Thailand will achieve connectivity in the next year, and should be able to quickly become one of the very top counties in this regard, he said, adding, “I hope Thailand doesn’t blow it.”
He views Singapore at present as being more advanced than Thailand, as Internet access is widely available in the island-state, aside from a business-friendly environment and efficient administration.
Meanwhile, stable politics would be good for economic growth here, he added.
Thailand is at the point where Internet adoption is accelerating because of 3G service and rapid growth in smart-phone use. Given that mobile-phone penetration reaches 150 per cent, now is the time to get every mobile-phone user connected to the Internet, he said.
Thailand can show advancement in this area, given that it has good universities – necessary for the creation of a vibrant software application ecosystem. “It requires more software people, and you also need to have more capacity for start-ups, as well as more capital,” said the Google chief.
Schmidt also suggested that to help the Kingdom grow, regulations were needed to facilitate the creation of more companies, and more entrepreneurs. This would in turn attract new capital.
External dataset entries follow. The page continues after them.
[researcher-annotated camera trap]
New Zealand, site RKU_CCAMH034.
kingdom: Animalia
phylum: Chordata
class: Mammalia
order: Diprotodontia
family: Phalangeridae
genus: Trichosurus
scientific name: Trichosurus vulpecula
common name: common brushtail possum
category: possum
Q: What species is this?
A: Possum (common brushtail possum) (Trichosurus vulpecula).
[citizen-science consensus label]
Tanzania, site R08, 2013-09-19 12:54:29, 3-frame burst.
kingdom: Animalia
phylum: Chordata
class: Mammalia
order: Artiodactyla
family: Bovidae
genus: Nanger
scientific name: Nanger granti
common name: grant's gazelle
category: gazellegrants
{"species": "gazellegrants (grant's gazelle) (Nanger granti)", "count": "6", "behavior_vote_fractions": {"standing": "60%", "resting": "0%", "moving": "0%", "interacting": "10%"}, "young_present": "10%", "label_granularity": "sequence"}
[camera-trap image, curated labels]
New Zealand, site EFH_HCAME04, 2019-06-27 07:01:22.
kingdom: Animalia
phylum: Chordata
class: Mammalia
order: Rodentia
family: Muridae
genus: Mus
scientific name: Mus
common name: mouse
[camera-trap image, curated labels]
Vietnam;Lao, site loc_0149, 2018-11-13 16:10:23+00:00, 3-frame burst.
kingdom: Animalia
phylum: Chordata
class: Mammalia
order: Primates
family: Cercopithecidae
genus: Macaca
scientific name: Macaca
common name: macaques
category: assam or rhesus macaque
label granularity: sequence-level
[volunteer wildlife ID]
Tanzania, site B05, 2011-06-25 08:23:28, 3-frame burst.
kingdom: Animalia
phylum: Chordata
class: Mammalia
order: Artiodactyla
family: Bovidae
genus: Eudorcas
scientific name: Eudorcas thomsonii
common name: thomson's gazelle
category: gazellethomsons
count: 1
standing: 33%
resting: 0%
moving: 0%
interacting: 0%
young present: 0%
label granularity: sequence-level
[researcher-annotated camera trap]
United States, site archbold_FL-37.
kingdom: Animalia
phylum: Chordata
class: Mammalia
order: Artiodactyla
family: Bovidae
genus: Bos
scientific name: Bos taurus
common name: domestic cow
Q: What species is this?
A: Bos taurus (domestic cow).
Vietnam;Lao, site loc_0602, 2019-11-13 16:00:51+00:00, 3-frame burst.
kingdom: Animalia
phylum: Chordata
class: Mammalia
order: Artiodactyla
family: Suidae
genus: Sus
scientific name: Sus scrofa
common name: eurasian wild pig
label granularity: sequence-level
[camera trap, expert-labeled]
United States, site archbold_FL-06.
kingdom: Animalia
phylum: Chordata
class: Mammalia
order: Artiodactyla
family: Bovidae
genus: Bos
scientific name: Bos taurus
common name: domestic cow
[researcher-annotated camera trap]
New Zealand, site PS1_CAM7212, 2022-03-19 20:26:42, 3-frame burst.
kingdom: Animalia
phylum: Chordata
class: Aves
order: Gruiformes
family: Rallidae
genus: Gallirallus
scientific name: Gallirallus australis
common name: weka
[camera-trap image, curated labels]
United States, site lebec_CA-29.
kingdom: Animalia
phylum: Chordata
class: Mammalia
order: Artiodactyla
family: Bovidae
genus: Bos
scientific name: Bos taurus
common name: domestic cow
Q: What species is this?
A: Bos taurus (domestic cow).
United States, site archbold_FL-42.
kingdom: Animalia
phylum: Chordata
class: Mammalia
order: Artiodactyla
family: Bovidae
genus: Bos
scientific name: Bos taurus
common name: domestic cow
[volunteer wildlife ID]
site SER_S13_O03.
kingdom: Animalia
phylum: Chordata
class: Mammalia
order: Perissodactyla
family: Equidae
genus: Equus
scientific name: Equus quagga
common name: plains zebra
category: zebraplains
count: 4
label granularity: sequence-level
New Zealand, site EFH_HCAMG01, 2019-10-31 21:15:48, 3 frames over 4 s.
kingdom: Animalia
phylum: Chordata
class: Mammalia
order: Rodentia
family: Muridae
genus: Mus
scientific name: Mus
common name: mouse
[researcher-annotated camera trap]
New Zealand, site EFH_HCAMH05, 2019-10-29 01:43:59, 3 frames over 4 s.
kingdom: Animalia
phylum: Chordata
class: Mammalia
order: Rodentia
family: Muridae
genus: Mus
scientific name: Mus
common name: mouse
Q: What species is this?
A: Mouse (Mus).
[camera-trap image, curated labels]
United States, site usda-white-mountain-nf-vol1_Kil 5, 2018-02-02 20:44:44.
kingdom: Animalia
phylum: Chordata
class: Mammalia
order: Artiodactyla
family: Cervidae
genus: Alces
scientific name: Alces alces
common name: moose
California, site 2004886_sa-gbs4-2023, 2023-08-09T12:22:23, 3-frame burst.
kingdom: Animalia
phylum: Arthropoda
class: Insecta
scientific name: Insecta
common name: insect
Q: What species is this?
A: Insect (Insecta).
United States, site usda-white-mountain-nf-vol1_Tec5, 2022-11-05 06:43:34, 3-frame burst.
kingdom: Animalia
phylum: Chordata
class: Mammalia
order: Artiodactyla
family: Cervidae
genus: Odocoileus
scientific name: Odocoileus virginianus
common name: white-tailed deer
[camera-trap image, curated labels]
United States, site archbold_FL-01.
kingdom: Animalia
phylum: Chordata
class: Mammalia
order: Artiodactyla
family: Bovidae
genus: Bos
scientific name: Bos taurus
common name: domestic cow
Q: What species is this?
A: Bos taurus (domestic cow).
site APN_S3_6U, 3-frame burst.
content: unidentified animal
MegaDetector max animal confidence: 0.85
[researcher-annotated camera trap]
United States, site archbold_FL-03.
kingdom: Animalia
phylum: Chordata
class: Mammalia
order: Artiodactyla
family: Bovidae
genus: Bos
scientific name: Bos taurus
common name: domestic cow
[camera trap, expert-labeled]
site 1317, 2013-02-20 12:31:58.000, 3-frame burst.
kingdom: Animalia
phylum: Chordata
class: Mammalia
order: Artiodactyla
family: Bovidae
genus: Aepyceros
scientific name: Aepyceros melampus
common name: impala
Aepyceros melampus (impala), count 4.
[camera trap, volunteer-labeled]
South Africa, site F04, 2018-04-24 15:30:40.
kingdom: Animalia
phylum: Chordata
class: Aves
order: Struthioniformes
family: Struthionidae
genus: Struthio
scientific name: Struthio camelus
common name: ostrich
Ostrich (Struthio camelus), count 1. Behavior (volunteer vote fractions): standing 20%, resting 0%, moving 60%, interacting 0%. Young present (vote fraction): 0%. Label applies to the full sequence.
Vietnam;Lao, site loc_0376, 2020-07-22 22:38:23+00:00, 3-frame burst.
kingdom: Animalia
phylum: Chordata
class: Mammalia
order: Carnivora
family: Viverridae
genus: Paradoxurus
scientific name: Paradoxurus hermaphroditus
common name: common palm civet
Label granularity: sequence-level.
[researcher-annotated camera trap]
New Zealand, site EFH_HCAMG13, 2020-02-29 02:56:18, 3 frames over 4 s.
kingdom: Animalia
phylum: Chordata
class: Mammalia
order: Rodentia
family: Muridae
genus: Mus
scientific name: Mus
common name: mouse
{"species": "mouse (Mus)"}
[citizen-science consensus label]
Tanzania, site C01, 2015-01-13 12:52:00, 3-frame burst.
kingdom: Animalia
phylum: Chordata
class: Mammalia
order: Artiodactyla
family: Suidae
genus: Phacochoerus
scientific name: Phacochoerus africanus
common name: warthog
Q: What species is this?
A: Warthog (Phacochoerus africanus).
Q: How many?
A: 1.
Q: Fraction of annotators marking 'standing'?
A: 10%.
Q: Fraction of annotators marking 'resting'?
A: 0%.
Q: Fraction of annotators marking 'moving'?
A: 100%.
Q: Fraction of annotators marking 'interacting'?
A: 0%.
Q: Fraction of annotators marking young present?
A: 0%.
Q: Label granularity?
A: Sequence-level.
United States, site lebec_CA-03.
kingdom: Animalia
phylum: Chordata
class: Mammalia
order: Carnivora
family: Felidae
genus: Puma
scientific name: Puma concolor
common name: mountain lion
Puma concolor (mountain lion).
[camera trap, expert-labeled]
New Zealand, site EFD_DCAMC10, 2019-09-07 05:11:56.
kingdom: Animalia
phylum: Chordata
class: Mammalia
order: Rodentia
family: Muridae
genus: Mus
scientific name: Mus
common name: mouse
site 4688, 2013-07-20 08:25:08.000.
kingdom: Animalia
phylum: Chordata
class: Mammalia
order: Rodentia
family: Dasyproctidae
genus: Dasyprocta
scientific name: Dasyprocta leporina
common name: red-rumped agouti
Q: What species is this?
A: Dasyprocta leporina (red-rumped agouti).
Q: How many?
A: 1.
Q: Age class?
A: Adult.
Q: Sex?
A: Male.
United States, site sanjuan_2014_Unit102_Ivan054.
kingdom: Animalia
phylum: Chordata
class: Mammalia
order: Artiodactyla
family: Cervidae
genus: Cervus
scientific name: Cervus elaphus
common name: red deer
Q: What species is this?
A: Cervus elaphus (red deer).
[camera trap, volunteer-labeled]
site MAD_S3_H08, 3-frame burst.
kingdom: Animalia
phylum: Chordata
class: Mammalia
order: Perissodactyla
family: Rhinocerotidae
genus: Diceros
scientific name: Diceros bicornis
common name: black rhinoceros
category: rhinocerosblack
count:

“I think it’s clear you can do it. I am surprised how much progress has been made. My first visit to Thailand was 15 years ago, and so much progress has been made since. It is a great story. I was pleasantly surprised to see how successful the automobile industry is; it is a good example [to follow],” he said.
In order to leapfrog other Asean countries, Schmidt said Thailand needed a mobile revolution, and the provision of 3G and 4G licences was crucial to the country’s development.
Next, the government should take a close look at education, as it is essential to have more engineers. Having engineers who can build software will be more and more important, he said, stressing that to be successful in software development, people also need to speak English.
“I believe Thailand has pretty smart technical people, and a good culture,” he added.
Thai citizens now have more power as a result of the spread of mobile phones and, as to the question of how Thailand should handle social media, he said: “One characteristic of this type of device is that not everyone’s voice is right. There are people who do not tell the truth. People will have their own view.”
In light of protests in Thailand that have been mobilised through social media, he urged everyone to embrace the technology with facts and ideas.
He also commended the government for its one-tablet-per-child policy, saying that was a forward-thinking idea planned in anticipation of global connectivity. It is unfortunate, however, that the Internet network is currently not as fast as the tablets themselves.
“The right thing to do in the short term is preload the tablets with educational software. Over time, when the network is faster, it should be possible to download the new version.
“Thailand is the leader in this one-tablet idea, and I think it is spreading to many other developing countries. It is a good policy for Google because when those kids become adults, they are going to be Google users,” said the executive chairman.